Perelman Performing Arts Center

Location: Manhattan, New York City, NY
Architect: REX, Davis Brody Bond, Joshua Prince-Ramus
Products: KA Twin Series Actuators and RS-4 Control Panel
Glazing Co: Vespa Stone

About the Project
LEED Silver project
A sumptuous puzzle box sits on a dark cushion at the edge of the World Trade Center. The surface is a mosaic of marble tiles. Deep inside is a box within a box, containing yet more compartments, which can be separated and rearranged by sliding partitions or combined into a single room. During the day, the whole package is creamy and opaque, a sculpture best admired from a distance. At dusk, it glows from inside and the exterior is revealed as a translucent membrane of stone.
Inside, a is a suite of three rooms which can be deployed in various combinations or fused into one big auditorium. Walls fly away, stages lower and lift, orchestra pits open up, and mobile towers glide into position.

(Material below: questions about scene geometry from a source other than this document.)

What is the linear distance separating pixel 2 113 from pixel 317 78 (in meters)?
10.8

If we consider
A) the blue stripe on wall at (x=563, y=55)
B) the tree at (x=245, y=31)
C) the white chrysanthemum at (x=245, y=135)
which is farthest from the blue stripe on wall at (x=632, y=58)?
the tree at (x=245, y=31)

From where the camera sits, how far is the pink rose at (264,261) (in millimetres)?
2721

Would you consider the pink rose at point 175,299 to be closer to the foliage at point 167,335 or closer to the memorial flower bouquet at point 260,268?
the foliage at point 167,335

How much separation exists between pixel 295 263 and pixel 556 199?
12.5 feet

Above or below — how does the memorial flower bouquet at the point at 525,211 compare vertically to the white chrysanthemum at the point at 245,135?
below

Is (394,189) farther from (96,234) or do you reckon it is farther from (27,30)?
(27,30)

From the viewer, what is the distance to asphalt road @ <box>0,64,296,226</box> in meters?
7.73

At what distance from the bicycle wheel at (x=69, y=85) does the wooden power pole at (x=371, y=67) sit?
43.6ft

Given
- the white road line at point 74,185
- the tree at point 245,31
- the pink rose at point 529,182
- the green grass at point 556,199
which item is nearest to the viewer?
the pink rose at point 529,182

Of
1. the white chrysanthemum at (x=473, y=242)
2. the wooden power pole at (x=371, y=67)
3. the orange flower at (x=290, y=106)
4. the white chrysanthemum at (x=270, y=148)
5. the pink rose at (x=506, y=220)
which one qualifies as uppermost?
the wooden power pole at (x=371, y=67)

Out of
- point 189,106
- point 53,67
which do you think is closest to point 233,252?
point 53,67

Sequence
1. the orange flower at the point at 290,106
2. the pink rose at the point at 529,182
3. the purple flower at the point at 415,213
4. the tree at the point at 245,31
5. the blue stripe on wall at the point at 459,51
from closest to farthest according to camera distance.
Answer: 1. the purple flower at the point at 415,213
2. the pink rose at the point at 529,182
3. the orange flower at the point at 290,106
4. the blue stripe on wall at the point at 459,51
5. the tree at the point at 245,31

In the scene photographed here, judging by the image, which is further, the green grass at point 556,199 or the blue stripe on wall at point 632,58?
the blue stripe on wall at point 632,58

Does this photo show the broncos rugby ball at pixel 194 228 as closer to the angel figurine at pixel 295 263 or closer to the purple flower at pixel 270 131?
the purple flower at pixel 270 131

Seating can be raked, arranged in the round, or eliminated entirely. “Fractions of an inch become important,” says Gavin Green, a founding partner of the U.K.-based theatrical consulting firm Charcoalblue. “All the components move robustly and with a high level of precision. But it’s not just a machine or a black box. The room is packed with personality and warmth. It’s a celebration of those people onstage, and it’s about trying to get a tightly focused relationship with the audience.”
There’s something quietly exhilarating about the combination of precision and possibility nested in a translucent shell. Amid the whole collection of grandiose structures at the World Trade Center, the Perelman alone seems to deal so elegantly with the site’s daunting range of demands. And the story of those technical challenges and intricate solutions shouldn’t overshadow the basic, improbable fact of the building’s existence.